What the task asks: Copy out the lines below word for word, leaving out the pictures.

─── Materials provided

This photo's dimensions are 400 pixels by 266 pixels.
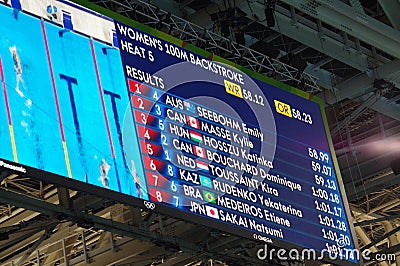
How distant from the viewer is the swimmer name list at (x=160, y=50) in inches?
458

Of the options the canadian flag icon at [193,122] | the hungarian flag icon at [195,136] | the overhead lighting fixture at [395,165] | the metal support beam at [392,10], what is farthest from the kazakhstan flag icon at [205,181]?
the overhead lighting fixture at [395,165]

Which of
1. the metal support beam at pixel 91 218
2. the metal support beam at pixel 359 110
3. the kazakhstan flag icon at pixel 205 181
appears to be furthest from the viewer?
the metal support beam at pixel 359 110

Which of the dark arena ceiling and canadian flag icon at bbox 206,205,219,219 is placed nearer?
canadian flag icon at bbox 206,205,219,219

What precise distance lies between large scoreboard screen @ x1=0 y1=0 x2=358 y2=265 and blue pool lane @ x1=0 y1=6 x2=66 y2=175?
0.01 meters

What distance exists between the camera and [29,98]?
9938 mm

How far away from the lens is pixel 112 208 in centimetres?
1584

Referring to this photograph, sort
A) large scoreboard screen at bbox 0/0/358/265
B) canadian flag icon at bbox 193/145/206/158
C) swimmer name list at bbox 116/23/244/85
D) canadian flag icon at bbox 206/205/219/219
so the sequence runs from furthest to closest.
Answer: swimmer name list at bbox 116/23/244/85 → canadian flag icon at bbox 193/145/206/158 → canadian flag icon at bbox 206/205/219/219 → large scoreboard screen at bbox 0/0/358/265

──────

Reply:
This photo's dimensions are 400 pixels by 266 pixels.
How distant from the viewer is the swimmer name list at (x=160, y=50) in inches?
458

Of the options the canadian flag icon at [193,122] | the hungarian flag icon at [195,136] | the overhead lighting fixture at [395,165] | the metal support beam at [392,10], what is farthest from the kazakhstan flag icon at [205,181]?
the overhead lighting fixture at [395,165]

Which of
1. the metal support beam at pixel 91 218
2. the metal support beam at pixel 359 110
3. the kazakhstan flag icon at pixel 205 181
appears to be furthest from the viewer?
the metal support beam at pixel 359 110

Which of the dark arena ceiling and canadian flag icon at bbox 206,205,219,219 is placed nearer?
canadian flag icon at bbox 206,205,219,219

What precise distance lies between large scoreboard screen @ x1=0 y1=0 x2=358 y2=265 and blue pool lane @ x1=0 y1=6 x2=66 y2=175?
0.01 meters

What distance exists between the camera and [29,98]?
9938 mm

How far away from the lens is pixel 112 208 in centimetres?
1584

Referring to this photograph, sort
A) large scoreboard screen at bbox 0/0/358/265
B) canadian flag icon at bbox 193/145/206/158
C) swimmer name list at bbox 116/23/244/85
D) canadian flag icon at bbox 206/205/219/219
so the sequence runs from furthest to closest.
Answer: swimmer name list at bbox 116/23/244/85 → canadian flag icon at bbox 193/145/206/158 → canadian flag icon at bbox 206/205/219/219 → large scoreboard screen at bbox 0/0/358/265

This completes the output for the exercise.